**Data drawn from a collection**

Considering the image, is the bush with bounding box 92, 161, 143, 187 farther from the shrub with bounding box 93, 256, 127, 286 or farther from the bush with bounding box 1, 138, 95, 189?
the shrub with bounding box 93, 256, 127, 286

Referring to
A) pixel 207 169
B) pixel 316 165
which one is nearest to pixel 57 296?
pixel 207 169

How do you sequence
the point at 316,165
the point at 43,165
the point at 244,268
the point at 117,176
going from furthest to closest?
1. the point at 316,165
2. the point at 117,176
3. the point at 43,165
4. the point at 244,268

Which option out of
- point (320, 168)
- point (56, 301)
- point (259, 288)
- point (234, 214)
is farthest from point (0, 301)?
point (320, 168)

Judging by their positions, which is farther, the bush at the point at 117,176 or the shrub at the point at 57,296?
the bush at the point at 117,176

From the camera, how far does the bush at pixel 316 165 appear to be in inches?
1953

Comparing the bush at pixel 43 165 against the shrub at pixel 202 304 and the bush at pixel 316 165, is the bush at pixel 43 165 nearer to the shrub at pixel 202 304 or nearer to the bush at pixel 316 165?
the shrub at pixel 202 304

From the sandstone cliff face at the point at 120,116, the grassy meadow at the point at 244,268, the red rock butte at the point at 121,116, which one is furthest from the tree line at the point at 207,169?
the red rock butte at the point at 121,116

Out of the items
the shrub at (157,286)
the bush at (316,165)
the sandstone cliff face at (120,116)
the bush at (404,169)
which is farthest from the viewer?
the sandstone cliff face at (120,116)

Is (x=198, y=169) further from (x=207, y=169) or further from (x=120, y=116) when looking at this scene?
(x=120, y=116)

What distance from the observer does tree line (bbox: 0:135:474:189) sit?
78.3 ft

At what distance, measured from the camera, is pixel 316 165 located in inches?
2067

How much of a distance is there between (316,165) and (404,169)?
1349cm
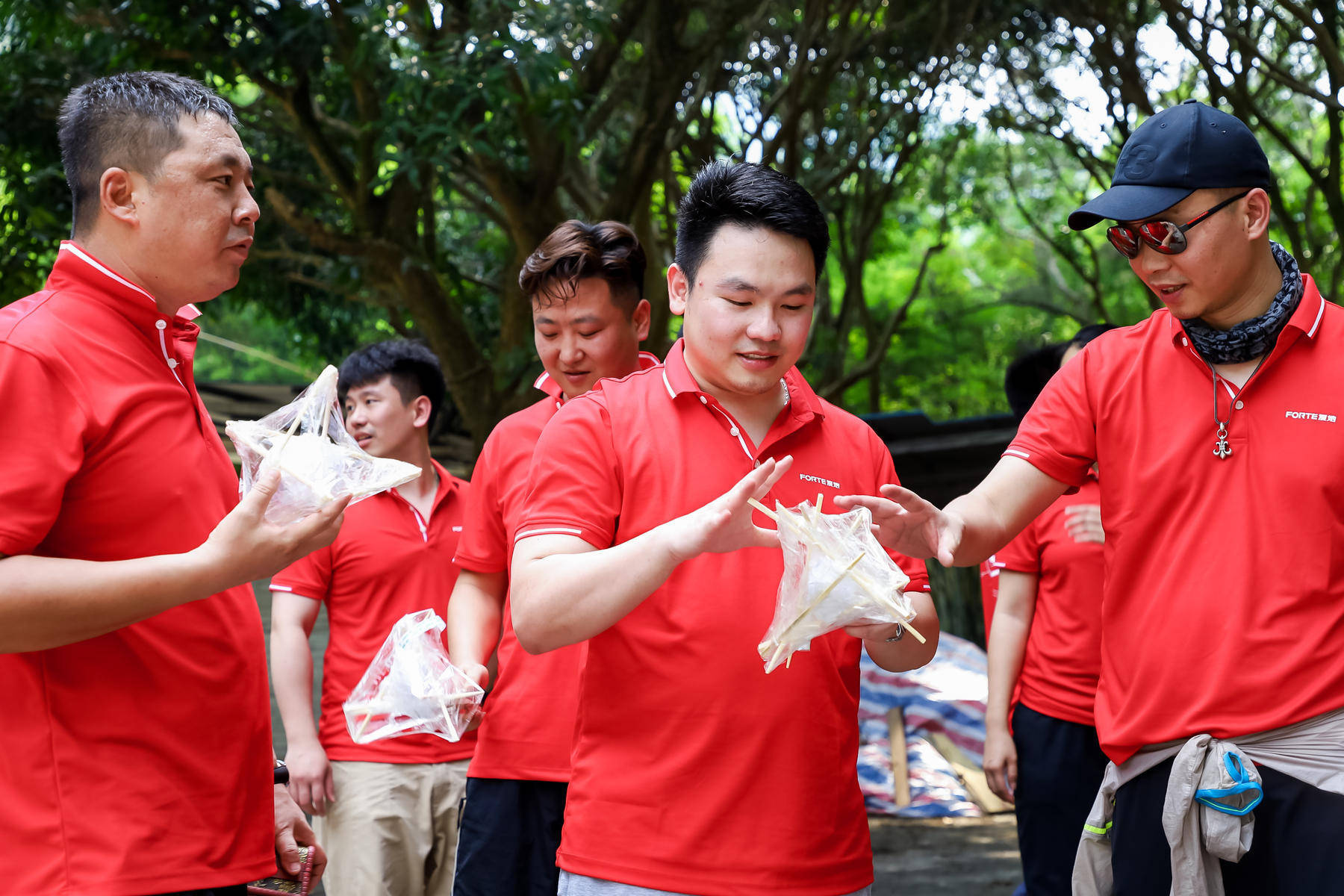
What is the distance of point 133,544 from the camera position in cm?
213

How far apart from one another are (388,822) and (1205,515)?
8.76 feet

--

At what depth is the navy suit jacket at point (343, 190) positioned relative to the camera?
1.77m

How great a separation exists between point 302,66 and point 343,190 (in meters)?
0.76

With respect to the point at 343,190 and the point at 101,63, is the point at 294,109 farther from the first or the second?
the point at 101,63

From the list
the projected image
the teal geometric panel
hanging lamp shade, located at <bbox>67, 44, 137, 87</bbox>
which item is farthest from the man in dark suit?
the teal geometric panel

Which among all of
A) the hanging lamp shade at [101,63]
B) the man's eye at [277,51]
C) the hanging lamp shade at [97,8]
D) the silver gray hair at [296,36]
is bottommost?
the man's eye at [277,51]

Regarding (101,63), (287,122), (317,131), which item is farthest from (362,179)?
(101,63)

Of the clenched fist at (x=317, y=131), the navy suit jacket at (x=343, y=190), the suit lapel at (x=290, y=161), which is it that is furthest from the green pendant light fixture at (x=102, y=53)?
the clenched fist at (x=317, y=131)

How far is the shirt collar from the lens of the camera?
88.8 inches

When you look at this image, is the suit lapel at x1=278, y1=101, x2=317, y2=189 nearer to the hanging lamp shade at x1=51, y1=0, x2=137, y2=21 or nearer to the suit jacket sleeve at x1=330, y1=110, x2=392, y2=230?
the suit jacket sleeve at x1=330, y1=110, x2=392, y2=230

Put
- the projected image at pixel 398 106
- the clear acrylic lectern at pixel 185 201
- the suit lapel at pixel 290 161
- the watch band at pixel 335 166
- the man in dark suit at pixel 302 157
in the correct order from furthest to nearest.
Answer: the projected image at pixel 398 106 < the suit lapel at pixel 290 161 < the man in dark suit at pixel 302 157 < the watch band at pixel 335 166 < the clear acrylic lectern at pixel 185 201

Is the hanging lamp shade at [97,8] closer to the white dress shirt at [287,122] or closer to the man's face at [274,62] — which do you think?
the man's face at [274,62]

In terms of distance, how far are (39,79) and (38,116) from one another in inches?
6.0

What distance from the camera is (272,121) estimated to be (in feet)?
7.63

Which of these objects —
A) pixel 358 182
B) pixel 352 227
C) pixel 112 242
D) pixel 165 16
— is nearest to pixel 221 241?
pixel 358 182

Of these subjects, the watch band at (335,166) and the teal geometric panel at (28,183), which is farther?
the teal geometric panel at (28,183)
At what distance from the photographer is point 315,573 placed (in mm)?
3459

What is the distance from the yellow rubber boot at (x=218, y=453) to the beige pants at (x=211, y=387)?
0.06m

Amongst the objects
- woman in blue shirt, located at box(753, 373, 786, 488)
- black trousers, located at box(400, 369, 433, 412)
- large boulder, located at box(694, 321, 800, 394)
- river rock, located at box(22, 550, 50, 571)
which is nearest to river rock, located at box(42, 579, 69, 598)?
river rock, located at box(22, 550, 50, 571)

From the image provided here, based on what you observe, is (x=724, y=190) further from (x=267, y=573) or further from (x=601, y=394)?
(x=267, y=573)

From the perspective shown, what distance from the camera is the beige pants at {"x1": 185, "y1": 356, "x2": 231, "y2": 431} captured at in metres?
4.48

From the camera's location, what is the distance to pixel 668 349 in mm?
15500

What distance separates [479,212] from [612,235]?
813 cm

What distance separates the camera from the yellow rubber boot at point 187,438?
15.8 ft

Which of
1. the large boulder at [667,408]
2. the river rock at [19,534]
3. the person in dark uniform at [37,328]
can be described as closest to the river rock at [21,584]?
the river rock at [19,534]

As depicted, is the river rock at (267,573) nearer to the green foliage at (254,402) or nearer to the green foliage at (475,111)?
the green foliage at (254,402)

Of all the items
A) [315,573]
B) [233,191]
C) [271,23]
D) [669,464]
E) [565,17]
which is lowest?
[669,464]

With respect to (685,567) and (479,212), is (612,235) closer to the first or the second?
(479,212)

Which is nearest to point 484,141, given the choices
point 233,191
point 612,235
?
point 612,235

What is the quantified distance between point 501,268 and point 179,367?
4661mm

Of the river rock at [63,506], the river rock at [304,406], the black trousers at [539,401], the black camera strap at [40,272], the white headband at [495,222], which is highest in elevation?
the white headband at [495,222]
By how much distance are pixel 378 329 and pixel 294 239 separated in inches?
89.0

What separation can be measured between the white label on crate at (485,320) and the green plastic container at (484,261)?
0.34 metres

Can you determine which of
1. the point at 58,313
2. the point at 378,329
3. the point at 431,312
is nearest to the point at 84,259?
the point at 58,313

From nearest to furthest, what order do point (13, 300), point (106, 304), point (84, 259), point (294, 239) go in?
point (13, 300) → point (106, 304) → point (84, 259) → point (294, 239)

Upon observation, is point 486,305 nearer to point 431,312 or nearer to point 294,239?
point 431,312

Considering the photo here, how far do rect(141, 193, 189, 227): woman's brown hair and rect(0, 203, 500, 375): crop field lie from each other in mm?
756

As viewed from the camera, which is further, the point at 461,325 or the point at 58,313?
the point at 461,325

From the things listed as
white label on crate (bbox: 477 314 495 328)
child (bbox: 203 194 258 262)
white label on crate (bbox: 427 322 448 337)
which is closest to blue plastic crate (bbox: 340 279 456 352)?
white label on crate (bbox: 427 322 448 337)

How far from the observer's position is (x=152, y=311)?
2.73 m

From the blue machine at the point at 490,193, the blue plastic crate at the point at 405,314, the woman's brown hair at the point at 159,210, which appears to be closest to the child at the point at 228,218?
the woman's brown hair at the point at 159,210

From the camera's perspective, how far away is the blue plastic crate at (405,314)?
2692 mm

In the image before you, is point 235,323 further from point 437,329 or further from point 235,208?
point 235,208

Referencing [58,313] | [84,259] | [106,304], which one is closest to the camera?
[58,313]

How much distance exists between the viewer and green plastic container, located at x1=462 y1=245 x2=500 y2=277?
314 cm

**Written instruction**
Tally the lines in the items above that contain the string "Considering". Reply with the number alone.

**Task solution**
2